- _Short problem_: Write out exactly the lines from the one containing "What distance from the camera" through the last line of the records below, including both.

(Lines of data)
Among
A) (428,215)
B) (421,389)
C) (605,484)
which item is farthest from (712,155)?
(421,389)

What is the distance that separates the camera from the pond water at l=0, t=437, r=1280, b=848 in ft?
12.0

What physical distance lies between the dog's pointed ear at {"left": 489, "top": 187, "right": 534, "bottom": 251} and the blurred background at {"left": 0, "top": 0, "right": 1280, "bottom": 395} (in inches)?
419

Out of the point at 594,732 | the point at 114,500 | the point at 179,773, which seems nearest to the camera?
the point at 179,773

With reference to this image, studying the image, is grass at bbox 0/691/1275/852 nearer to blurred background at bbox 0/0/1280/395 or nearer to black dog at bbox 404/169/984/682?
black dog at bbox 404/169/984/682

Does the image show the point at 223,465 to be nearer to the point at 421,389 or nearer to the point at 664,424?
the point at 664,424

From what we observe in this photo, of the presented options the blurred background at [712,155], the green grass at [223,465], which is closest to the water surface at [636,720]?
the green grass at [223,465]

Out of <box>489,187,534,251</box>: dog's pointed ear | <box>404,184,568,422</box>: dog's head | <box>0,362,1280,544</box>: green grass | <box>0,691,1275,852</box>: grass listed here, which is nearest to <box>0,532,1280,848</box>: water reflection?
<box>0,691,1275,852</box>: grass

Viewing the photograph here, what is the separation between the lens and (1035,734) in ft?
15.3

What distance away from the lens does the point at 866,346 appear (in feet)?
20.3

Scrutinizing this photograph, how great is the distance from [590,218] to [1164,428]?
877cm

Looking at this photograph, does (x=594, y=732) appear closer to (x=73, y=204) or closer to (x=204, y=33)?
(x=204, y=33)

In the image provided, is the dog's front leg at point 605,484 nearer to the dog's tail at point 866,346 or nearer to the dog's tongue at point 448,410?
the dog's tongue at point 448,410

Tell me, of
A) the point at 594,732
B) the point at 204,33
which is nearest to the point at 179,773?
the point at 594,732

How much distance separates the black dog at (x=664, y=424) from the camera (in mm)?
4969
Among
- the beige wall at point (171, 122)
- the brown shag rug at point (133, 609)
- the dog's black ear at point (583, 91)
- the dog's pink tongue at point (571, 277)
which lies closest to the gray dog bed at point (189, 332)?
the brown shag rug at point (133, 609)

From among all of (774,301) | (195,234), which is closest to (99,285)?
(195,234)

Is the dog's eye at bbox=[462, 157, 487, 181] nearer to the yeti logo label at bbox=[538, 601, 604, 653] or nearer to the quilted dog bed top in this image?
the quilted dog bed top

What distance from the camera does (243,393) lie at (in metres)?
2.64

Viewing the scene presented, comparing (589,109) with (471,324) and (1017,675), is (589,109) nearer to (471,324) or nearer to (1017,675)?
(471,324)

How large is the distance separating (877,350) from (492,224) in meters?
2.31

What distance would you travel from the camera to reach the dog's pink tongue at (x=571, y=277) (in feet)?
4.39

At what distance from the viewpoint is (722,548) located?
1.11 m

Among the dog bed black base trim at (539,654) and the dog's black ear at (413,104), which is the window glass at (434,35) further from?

- _Task output_:
What distance from the camera does (243,393) lie at (in metres)?
2.64

Viewing the scene presented, comparing (589,109) with (471,324) and (1017,675), is (589,109) nearer to (471,324) or nearer to (1017,675)?
(471,324)

How large is the distance separating (877,350) from (492,224) in meters?
2.31

What distance would you travel from the camera to reach the dog's pink tongue at (x=571, y=277) (in feet)?
4.39

At what distance from the viewpoint is (722,548) located?
1.11 m

Among the dog bed black base trim at (539,654) and the dog's black ear at (413,104), which is the window glass at (434,35) further from?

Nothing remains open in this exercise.